Problem. Look below for the line that contains "How far removed", then quote it and all the lines after it, exactly, with the pictures left out.

Exercise input.
......
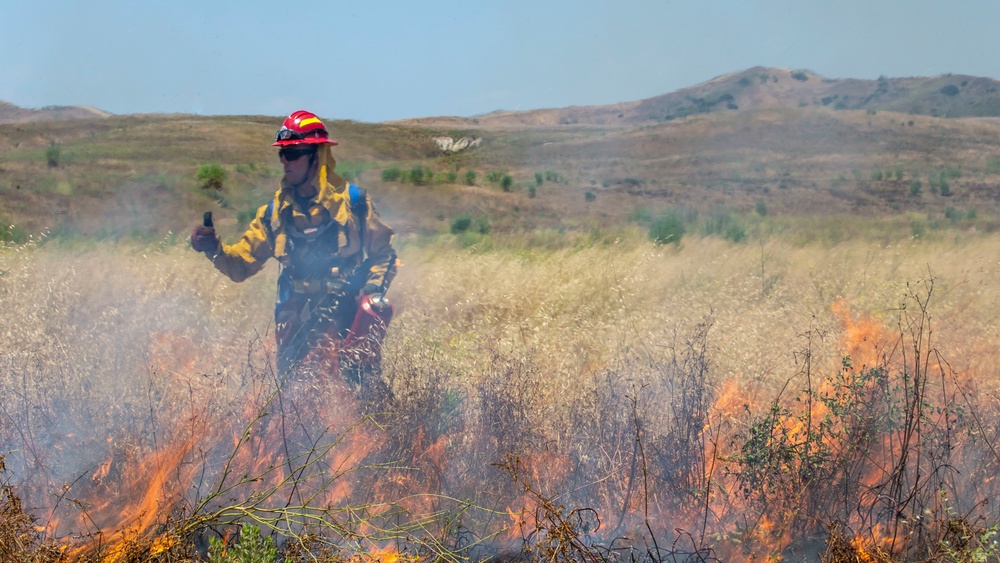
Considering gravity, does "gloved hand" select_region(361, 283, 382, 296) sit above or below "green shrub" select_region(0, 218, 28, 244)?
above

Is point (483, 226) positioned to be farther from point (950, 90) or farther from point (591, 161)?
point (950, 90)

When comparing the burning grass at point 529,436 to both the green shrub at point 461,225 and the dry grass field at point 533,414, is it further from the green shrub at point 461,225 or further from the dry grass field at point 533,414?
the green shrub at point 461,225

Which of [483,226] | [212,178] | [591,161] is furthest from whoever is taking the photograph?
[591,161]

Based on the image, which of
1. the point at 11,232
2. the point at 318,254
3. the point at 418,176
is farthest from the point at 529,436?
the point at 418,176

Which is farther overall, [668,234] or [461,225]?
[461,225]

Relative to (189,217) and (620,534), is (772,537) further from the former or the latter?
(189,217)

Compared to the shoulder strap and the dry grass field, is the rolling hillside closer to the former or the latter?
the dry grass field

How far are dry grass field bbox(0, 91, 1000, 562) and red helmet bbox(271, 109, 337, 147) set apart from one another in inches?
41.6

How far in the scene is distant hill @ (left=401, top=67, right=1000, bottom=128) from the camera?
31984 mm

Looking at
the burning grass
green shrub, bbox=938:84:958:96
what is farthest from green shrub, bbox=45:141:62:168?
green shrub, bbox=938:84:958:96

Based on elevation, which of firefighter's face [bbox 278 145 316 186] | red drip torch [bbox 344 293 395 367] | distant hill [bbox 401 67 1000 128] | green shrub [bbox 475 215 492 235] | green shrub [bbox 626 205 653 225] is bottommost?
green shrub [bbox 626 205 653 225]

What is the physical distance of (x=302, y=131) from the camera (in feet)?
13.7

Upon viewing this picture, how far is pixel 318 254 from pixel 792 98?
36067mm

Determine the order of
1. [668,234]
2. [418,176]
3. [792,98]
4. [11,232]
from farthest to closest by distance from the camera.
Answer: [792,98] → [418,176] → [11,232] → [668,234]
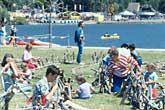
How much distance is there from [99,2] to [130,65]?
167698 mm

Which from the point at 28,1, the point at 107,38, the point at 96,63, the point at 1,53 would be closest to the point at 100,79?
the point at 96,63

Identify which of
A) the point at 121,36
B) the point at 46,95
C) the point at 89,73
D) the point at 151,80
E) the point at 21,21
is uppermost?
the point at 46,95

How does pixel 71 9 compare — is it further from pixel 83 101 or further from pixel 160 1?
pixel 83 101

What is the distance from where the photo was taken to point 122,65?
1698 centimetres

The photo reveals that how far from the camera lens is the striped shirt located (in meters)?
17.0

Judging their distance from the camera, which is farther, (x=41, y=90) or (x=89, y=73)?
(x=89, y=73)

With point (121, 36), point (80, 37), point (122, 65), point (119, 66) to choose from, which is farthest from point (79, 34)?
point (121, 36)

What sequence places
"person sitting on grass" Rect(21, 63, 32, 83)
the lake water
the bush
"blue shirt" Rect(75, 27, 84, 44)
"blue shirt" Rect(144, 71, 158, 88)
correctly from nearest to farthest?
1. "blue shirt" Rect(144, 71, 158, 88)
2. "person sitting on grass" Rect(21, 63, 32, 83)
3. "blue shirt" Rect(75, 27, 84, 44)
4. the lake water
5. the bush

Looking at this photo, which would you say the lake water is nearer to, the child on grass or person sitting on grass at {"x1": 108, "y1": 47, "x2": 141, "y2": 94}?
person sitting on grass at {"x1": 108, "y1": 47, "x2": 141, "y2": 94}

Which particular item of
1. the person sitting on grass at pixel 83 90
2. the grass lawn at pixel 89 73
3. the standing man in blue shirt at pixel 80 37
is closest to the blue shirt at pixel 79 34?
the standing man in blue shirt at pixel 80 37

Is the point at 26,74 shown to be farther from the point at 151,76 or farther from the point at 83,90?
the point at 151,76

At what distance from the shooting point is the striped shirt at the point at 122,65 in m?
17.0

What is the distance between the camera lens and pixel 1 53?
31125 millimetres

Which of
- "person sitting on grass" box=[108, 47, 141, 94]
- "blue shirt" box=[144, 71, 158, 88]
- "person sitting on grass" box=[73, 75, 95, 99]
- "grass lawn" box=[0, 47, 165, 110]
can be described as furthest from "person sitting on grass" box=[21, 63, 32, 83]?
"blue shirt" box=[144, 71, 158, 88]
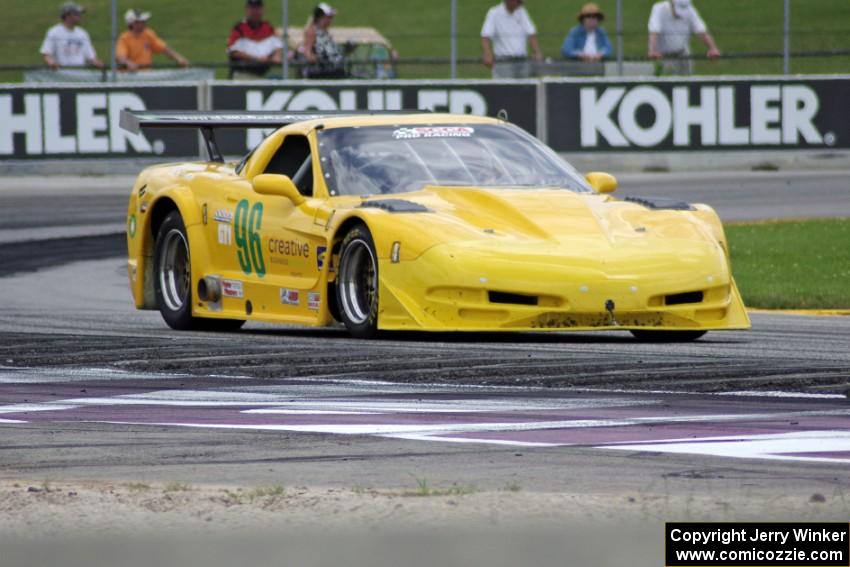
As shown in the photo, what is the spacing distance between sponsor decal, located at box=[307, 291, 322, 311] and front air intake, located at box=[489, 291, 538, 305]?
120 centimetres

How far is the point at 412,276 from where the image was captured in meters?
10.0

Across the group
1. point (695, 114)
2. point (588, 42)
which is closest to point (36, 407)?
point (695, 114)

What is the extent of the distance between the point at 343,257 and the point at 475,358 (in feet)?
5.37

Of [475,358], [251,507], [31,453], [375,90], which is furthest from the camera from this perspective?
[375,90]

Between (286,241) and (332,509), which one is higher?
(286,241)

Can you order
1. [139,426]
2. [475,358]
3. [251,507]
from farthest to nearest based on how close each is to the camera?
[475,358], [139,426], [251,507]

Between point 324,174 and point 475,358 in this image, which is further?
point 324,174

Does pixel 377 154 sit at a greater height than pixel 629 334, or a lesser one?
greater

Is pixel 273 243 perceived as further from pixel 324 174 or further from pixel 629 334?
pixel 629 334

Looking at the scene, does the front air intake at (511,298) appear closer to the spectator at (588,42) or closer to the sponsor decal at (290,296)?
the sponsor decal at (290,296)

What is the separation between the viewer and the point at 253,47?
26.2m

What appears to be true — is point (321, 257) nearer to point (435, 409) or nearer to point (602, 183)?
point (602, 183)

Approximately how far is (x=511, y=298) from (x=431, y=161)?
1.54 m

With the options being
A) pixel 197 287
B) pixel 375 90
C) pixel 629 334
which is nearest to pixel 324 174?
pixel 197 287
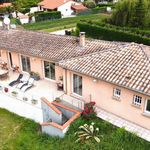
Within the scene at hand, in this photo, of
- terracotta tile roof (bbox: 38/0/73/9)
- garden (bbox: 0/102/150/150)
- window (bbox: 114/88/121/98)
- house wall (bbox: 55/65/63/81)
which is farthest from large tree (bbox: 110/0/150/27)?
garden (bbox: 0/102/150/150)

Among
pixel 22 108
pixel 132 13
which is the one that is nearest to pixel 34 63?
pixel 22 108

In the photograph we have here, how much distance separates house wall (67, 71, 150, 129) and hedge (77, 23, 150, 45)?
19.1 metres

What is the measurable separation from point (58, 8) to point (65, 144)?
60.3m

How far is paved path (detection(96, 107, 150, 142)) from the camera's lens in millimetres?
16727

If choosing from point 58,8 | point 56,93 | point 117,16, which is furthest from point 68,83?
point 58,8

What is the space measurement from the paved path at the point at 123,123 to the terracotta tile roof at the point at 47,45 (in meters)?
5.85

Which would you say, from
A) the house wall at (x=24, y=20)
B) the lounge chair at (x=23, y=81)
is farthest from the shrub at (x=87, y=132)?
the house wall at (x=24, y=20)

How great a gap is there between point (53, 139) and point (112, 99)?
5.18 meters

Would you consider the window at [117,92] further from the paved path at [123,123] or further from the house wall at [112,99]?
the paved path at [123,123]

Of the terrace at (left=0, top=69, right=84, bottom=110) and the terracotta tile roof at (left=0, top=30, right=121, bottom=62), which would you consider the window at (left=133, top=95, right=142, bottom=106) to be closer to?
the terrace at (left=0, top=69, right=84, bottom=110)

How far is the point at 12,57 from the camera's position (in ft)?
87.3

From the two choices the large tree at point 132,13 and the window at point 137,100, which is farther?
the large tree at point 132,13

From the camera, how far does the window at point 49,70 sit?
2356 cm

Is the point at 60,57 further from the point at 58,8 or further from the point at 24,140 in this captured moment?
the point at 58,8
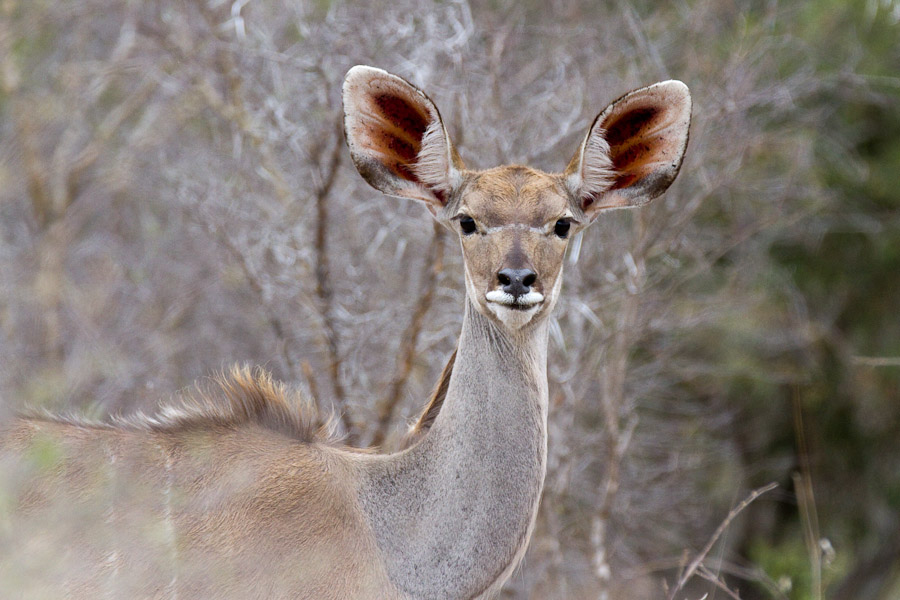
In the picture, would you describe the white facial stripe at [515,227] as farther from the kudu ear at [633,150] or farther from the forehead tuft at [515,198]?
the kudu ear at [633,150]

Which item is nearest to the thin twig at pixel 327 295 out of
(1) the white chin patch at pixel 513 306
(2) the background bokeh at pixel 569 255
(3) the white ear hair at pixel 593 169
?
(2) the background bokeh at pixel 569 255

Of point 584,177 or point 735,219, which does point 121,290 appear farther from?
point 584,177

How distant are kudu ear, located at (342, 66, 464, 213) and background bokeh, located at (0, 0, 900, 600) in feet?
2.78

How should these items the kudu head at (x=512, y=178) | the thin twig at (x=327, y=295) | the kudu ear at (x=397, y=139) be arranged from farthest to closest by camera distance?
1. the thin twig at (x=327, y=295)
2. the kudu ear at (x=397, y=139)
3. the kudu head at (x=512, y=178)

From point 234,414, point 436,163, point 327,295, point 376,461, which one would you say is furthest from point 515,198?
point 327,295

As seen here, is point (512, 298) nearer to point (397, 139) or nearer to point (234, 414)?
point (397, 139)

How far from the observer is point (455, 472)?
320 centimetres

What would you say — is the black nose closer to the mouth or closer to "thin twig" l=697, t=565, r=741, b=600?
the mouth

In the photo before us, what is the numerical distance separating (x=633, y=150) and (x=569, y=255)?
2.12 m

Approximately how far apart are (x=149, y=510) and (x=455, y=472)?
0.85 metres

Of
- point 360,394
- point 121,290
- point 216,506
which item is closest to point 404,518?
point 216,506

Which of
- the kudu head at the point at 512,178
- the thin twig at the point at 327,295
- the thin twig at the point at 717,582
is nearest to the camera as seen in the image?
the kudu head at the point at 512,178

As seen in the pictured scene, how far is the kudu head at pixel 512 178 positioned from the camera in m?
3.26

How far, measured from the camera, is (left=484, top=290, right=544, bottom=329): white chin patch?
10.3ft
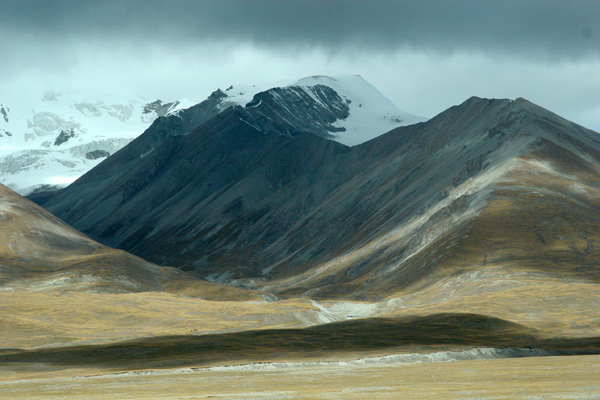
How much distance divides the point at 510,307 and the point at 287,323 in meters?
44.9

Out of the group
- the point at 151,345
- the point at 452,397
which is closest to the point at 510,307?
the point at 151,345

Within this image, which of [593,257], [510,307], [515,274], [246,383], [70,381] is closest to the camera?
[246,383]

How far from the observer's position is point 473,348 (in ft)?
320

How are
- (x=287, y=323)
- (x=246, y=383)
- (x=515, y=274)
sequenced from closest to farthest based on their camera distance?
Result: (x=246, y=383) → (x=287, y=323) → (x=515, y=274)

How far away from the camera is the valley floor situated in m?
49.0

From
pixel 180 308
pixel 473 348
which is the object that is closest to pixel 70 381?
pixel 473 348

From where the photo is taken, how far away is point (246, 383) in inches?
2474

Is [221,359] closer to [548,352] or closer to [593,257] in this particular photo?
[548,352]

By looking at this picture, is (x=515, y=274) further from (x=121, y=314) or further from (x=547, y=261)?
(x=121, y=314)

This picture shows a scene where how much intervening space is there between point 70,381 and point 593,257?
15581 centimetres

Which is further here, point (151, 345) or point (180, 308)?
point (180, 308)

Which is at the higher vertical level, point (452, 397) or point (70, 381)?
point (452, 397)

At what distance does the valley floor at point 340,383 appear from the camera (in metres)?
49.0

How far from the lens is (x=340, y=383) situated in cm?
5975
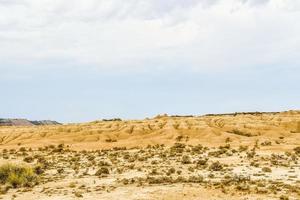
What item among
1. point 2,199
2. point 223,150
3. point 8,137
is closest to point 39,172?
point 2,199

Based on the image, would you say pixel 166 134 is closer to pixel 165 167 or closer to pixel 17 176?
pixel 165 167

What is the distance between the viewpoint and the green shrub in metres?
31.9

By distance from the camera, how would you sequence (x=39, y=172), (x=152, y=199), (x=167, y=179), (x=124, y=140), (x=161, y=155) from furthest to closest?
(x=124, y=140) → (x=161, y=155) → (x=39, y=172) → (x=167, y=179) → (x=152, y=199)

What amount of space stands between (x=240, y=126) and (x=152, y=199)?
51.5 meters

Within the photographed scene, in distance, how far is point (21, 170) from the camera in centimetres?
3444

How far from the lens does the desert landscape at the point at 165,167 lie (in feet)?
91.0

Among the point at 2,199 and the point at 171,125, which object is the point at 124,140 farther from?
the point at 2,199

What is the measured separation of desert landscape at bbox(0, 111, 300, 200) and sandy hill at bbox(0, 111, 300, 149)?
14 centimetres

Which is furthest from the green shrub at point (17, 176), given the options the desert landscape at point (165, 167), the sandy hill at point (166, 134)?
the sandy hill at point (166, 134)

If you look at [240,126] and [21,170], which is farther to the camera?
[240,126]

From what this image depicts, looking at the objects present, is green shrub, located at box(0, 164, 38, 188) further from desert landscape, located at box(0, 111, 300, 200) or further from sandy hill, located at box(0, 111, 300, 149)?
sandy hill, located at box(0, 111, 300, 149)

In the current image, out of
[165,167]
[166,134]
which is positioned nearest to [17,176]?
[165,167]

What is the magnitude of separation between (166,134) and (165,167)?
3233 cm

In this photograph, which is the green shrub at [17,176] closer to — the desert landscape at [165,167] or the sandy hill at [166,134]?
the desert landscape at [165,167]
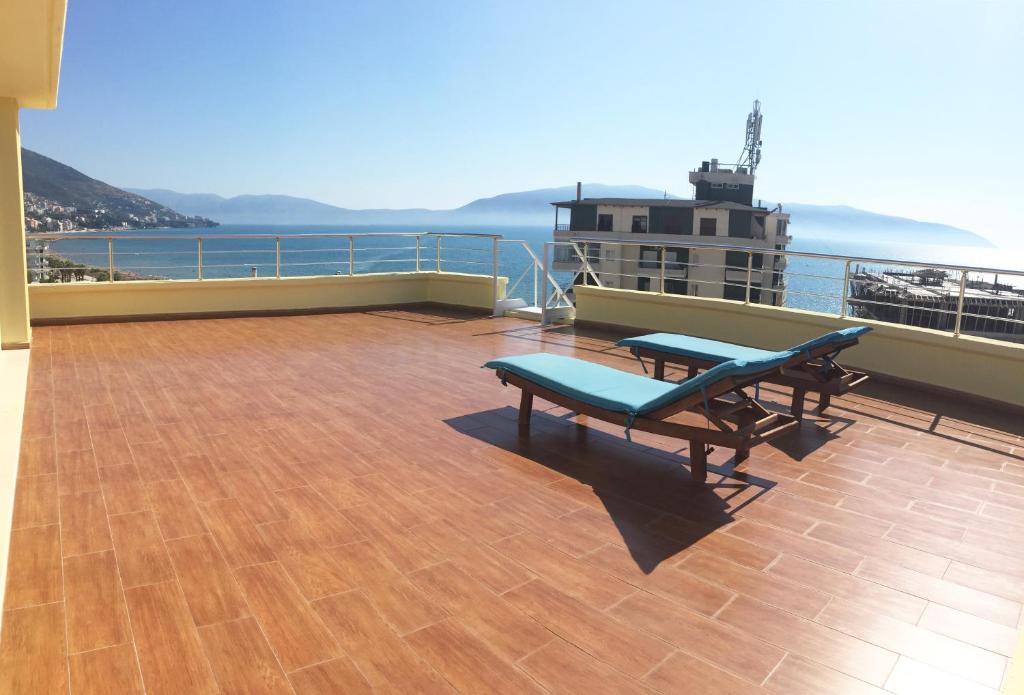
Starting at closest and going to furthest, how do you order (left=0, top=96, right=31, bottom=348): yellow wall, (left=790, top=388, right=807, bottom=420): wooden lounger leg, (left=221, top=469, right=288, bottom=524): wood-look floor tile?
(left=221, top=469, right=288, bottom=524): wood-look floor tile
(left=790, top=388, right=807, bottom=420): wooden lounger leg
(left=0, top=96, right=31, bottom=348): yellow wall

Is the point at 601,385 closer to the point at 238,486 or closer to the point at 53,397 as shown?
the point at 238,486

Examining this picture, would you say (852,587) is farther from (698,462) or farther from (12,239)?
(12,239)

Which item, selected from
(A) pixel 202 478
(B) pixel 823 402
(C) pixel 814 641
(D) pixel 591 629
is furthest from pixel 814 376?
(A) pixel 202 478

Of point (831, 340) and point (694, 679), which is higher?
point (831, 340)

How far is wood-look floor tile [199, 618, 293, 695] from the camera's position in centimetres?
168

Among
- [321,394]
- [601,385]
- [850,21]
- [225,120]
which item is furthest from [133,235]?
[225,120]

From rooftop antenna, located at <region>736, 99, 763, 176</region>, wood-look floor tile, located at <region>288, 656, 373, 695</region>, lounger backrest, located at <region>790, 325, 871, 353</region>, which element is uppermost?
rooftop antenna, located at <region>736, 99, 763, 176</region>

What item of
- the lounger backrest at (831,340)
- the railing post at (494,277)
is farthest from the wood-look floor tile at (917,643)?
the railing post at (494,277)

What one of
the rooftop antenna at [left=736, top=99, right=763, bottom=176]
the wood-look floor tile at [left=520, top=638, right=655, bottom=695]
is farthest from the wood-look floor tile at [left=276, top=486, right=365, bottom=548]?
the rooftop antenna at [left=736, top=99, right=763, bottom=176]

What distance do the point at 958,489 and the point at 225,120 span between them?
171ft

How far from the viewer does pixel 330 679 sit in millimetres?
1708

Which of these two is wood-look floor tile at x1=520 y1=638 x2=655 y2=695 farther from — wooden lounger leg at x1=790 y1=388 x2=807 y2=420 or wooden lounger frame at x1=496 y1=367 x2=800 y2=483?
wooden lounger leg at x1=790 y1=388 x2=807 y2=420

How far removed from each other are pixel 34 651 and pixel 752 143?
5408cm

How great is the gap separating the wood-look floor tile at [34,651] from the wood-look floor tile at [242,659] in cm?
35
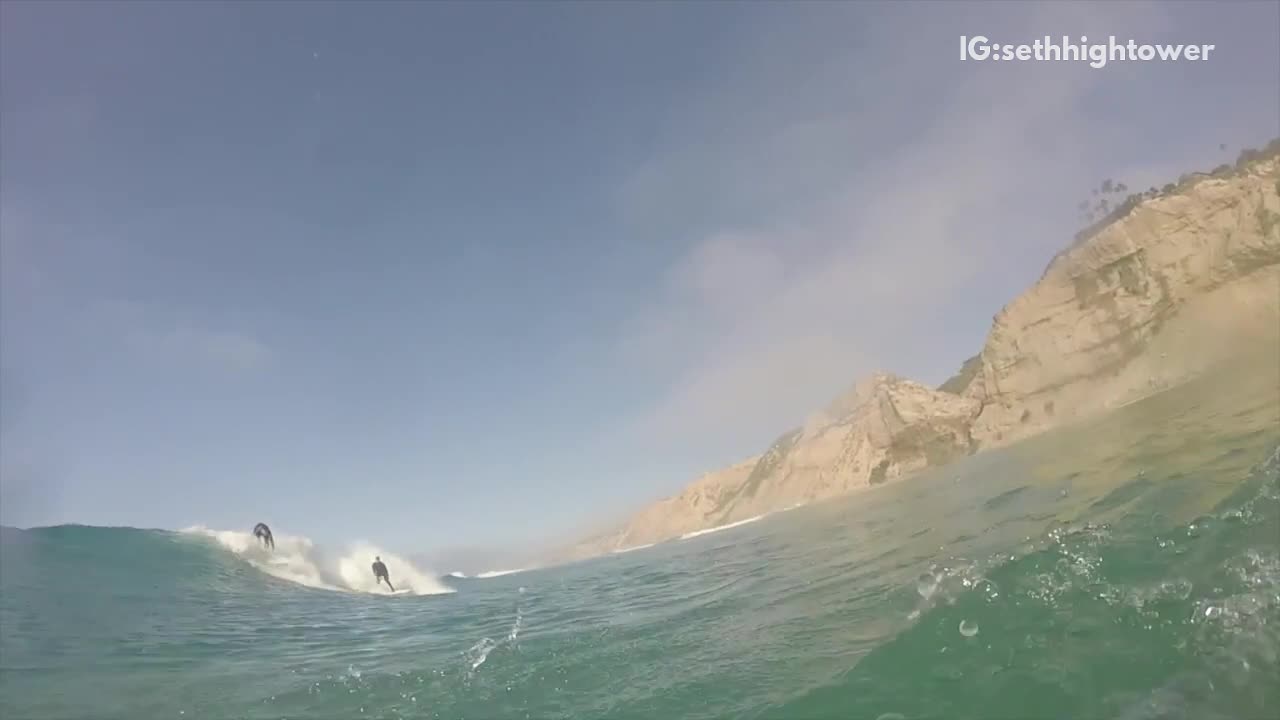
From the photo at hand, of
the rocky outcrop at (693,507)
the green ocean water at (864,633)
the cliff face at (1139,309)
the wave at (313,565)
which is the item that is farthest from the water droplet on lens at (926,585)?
......
Answer to the exercise.
How far removed from each other are pixel 34 651 and pixel 752 143?
5408cm

How great is the gap separating the wood-look floor tile at [34,651] from the wood-look floor tile at [242,659] in cm?
35
From the photo at hand, of
the rocky outcrop at (693,507)
the green ocean water at (864,633)
the cliff face at (1139,309)
the wave at (313,565)
which is the item that is farthest from the water droplet on lens at (926,585)?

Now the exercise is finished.